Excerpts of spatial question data
(begin)

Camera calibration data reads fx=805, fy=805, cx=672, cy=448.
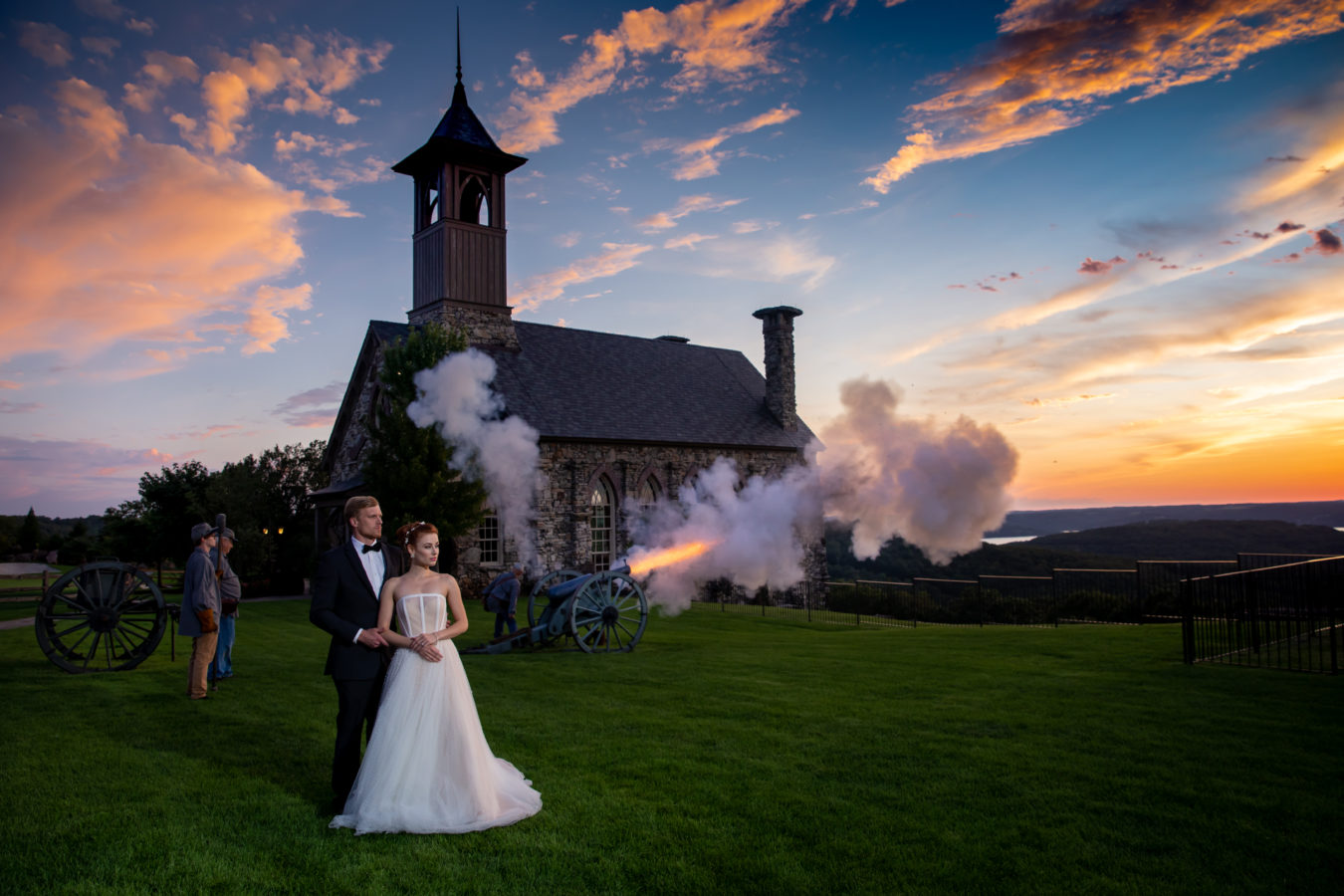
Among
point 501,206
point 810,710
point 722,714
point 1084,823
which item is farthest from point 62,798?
point 501,206

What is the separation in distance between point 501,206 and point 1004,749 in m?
→ 27.8

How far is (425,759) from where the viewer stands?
5.61m

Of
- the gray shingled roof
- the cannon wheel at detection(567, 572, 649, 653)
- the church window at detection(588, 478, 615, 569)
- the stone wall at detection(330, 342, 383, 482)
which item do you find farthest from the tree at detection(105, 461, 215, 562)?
the cannon wheel at detection(567, 572, 649, 653)

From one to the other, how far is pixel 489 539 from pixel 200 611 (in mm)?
17033

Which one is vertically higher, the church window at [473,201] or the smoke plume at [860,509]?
the church window at [473,201]

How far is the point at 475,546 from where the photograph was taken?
2655cm

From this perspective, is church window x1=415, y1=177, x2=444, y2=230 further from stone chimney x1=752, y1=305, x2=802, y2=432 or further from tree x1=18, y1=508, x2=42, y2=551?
tree x1=18, y1=508, x2=42, y2=551

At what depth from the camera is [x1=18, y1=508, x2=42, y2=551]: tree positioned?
5128cm

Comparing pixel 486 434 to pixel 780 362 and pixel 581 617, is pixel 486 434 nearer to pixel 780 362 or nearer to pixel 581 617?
pixel 581 617

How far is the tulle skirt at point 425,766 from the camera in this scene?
5.50 m

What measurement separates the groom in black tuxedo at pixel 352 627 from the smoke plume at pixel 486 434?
1801 centimetres

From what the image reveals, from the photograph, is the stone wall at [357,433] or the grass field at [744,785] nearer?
the grass field at [744,785]

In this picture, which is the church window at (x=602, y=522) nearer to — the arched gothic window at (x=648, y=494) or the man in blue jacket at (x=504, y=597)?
the arched gothic window at (x=648, y=494)

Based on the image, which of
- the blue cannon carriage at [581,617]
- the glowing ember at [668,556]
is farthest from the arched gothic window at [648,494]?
the blue cannon carriage at [581,617]
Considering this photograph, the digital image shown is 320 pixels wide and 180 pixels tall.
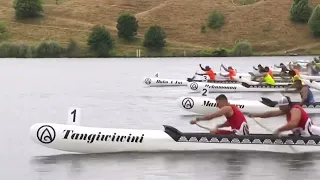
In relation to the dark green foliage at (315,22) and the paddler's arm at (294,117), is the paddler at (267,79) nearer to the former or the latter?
the paddler's arm at (294,117)

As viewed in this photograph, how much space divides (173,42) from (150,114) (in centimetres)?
10137

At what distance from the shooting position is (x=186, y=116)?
3388 centimetres

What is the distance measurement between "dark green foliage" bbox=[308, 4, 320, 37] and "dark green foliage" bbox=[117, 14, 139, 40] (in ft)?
111

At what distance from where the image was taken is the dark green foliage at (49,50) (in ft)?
→ 400

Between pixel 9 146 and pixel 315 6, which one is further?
pixel 315 6

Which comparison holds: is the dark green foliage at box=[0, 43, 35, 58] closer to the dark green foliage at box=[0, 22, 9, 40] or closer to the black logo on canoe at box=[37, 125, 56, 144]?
the dark green foliage at box=[0, 22, 9, 40]

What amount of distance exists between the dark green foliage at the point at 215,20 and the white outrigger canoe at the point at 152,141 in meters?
121

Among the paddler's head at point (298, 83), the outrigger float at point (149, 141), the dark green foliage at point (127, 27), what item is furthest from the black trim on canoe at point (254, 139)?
the dark green foliage at point (127, 27)

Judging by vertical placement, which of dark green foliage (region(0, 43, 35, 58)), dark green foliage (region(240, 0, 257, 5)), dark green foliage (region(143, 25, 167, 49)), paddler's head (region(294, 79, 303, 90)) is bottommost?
dark green foliage (region(0, 43, 35, 58))

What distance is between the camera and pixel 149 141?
72.5 ft

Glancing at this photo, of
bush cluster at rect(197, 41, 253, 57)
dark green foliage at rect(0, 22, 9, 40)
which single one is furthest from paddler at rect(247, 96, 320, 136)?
dark green foliage at rect(0, 22, 9, 40)

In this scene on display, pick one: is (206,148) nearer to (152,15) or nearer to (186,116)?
(186,116)

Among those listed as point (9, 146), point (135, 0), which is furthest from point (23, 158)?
point (135, 0)

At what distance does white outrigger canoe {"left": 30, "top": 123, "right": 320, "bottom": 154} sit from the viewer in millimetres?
21531
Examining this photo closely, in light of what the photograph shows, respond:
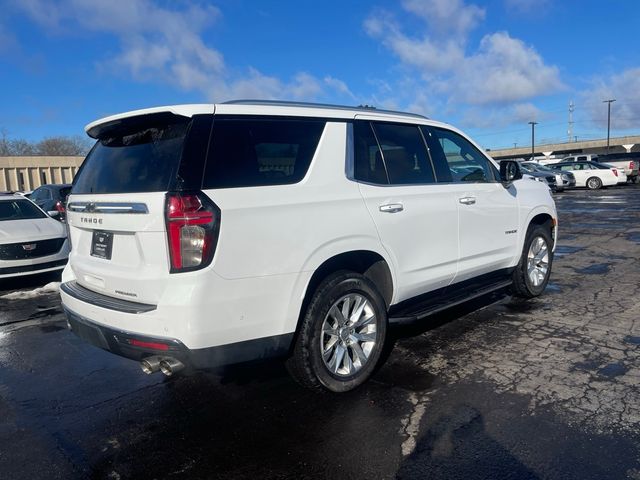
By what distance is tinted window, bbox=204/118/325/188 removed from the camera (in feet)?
10.5

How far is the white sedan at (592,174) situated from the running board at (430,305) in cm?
2835

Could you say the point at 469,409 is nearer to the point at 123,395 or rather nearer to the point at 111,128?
the point at 123,395

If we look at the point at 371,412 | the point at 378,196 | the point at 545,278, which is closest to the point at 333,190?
the point at 378,196

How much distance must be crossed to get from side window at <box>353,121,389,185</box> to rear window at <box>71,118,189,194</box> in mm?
1367

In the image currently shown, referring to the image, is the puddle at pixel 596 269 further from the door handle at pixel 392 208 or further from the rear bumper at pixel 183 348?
the rear bumper at pixel 183 348

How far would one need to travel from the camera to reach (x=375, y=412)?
354 centimetres

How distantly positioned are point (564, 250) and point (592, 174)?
23.0 meters

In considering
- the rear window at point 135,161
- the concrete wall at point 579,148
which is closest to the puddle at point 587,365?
the rear window at point 135,161

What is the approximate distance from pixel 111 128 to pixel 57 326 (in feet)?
10.8

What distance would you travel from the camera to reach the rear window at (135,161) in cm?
318

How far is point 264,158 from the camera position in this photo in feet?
11.2

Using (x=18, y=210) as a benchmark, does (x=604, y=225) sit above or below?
below

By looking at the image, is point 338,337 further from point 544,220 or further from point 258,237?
point 544,220

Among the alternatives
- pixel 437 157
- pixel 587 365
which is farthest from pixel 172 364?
pixel 587 365
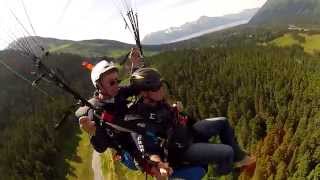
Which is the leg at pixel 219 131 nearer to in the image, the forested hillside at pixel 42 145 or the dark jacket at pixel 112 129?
the dark jacket at pixel 112 129

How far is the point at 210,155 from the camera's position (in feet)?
26.5

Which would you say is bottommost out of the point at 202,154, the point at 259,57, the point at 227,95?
the point at 227,95

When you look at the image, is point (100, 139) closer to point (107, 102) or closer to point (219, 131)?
point (107, 102)

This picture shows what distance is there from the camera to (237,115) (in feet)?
347

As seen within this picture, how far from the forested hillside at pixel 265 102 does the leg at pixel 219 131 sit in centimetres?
6642

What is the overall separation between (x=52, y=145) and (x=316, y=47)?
125104mm

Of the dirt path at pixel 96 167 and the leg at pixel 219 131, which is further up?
the leg at pixel 219 131

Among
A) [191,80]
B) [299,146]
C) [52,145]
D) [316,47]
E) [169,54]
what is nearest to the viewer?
[299,146]

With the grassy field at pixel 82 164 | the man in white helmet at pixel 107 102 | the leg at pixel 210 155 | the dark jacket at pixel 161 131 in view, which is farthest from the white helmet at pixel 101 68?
the grassy field at pixel 82 164

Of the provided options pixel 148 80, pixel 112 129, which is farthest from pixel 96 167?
pixel 148 80

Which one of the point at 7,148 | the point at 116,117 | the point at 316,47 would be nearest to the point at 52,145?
the point at 7,148

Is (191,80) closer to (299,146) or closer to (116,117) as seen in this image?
(299,146)

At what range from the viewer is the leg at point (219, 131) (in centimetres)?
833

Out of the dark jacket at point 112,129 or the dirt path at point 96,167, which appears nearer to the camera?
the dark jacket at point 112,129
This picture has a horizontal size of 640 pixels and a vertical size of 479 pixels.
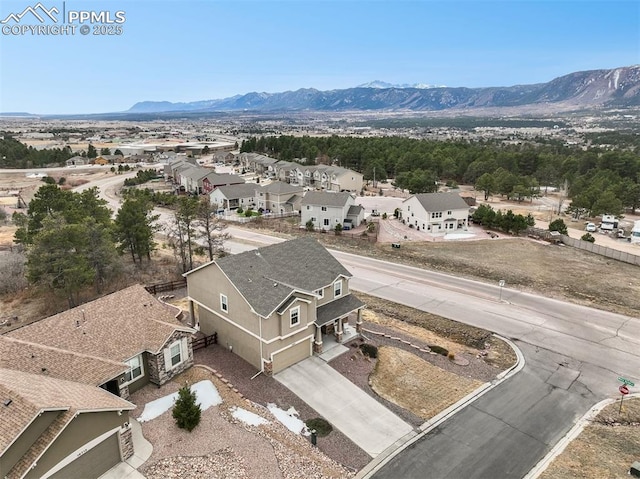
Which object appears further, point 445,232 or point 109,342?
point 445,232

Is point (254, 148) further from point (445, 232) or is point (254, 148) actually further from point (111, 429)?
point (111, 429)

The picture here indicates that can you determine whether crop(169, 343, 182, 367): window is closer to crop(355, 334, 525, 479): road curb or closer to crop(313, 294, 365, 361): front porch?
crop(313, 294, 365, 361): front porch

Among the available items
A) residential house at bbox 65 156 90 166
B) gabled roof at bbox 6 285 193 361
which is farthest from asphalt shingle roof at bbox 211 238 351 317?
residential house at bbox 65 156 90 166

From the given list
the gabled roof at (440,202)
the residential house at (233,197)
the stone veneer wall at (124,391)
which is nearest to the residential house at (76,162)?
the residential house at (233,197)

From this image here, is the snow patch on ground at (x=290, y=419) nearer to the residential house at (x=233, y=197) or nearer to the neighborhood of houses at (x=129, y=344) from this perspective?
the neighborhood of houses at (x=129, y=344)

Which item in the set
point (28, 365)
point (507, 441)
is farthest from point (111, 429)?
point (507, 441)
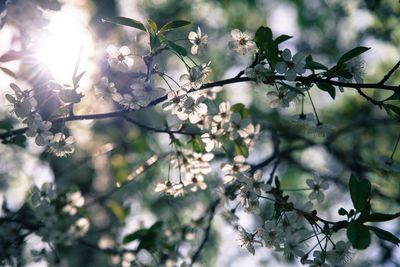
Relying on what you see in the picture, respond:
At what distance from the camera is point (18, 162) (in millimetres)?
4676

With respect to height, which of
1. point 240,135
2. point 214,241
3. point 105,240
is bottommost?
point 214,241

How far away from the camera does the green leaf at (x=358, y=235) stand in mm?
1091

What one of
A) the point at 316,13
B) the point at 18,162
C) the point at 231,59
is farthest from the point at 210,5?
the point at 18,162

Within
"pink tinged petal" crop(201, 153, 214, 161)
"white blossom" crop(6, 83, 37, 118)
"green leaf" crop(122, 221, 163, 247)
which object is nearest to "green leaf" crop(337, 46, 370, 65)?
"pink tinged petal" crop(201, 153, 214, 161)

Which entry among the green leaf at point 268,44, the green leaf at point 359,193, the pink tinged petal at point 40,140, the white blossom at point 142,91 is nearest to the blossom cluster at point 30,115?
the pink tinged petal at point 40,140

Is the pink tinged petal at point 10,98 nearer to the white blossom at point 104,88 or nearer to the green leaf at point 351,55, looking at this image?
the white blossom at point 104,88

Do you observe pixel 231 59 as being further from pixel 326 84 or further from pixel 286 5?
pixel 326 84

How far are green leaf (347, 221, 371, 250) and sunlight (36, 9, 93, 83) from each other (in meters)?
1.12

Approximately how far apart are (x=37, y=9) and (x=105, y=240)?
1.69m

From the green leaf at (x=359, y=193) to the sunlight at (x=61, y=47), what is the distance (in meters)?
1.08

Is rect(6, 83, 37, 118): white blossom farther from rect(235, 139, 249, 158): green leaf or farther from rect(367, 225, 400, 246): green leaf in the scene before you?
rect(367, 225, 400, 246): green leaf

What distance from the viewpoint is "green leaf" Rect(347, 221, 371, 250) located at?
109cm

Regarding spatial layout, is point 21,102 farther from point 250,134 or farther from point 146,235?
point 146,235

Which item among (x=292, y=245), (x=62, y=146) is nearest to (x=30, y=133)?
(x=62, y=146)
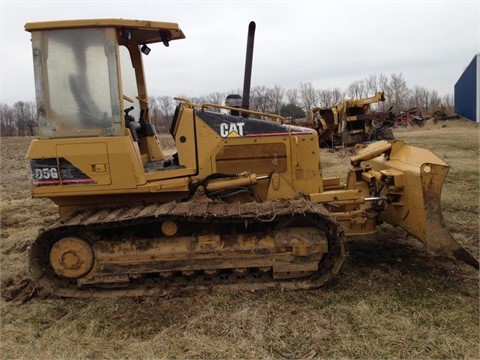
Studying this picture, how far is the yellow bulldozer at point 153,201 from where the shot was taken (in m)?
4.24

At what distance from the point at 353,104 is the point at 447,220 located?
11.8m

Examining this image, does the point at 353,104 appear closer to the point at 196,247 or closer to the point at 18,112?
the point at 196,247

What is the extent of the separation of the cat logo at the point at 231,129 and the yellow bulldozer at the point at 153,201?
11 mm

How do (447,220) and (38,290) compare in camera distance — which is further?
(447,220)

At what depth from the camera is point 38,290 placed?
15.5 feet

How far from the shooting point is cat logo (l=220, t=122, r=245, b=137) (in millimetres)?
4668

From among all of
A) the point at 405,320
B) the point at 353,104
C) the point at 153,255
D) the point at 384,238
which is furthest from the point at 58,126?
the point at 353,104

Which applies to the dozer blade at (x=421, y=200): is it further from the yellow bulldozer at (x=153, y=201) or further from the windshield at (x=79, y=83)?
the windshield at (x=79, y=83)

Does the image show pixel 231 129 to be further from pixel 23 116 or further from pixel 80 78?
pixel 23 116

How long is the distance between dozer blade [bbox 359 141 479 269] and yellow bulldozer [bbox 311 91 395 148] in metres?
13.2

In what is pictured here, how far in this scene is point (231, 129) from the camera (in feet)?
15.3

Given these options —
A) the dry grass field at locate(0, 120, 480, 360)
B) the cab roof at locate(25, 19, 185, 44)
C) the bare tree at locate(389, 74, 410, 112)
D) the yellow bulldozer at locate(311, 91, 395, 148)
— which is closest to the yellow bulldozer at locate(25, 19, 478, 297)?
the cab roof at locate(25, 19, 185, 44)

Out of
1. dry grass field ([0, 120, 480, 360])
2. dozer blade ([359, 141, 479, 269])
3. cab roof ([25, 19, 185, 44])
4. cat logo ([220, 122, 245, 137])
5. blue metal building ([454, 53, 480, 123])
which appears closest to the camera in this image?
dry grass field ([0, 120, 480, 360])

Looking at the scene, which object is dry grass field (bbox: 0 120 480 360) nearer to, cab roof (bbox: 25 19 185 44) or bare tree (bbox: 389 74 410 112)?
cab roof (bbox: 25 19 185 44)
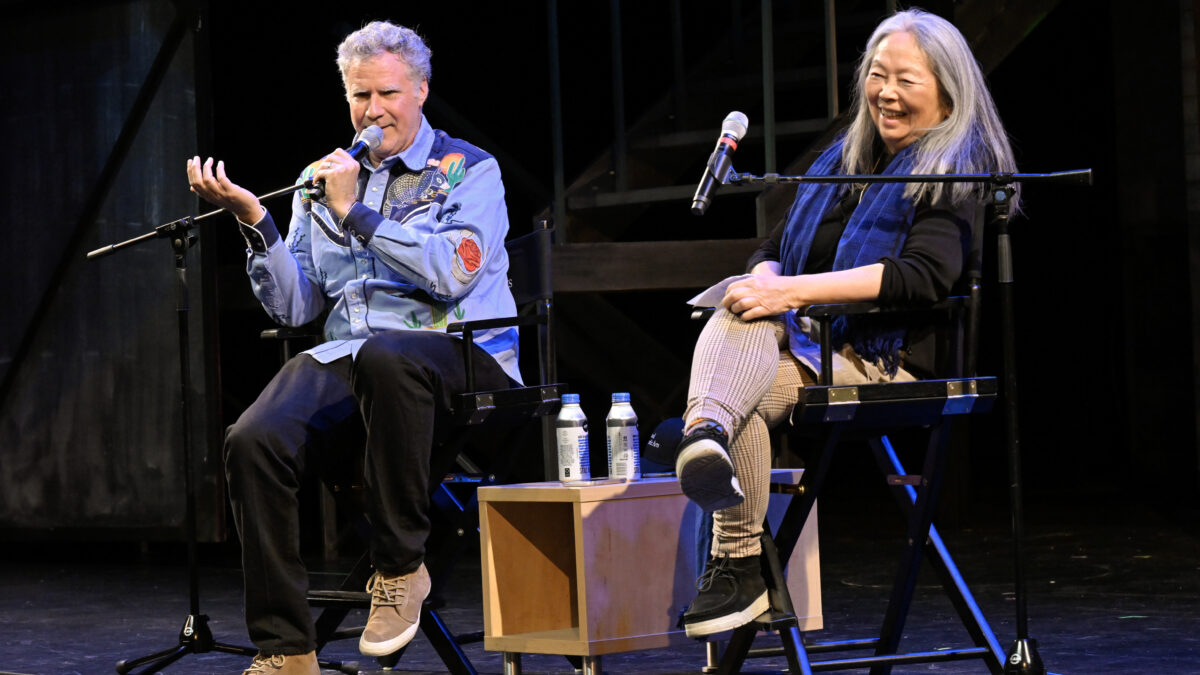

(end)

→ **Given problem**: Could you reproduce the lines from the one containing "In what is pictured" through the end of the records, inclusive, leaving out any pictures?

→ **Answer for the task**:
In what is pictured here, how far in this scene is point (231, 129) from the camera (in feet)?
15.3

Given these options —
A) the dry grass field at locate(0, 120, 480, 360)
B) the cab roof at locate(25, 19, 185, 44)
C) the bare tree at locate(389, 74, 410, 112)
D) the yellow bulldozer at locate(311, 91, 395, 148)
— which is closest to the yellow bulldozer at locate(25, 19, 478, 297)?
the cab roof at locate(25, 19, 185, 44)

Out of
1. dry grass field ([0, 120, 480, 360])
2. dozer blade ([359, 141, 479, 269])
3. cab roof ([25, 19, 185, 44])
4. cat logo ([220, 122, 245, 137])
5. blue metal building ([454, 53, 480, 123])
which appears closest to the camera in this image?
dry grass field ([0, 120, 480, 360])

Looking at the scene, which object is dry grass field (bbox: 0 120 480 360) nearer to, cab roof (bbox: 25 19 185 44) or bare tree (bbox: 389 74 410 112)?
cab roof (bbox: 25 19 185 44)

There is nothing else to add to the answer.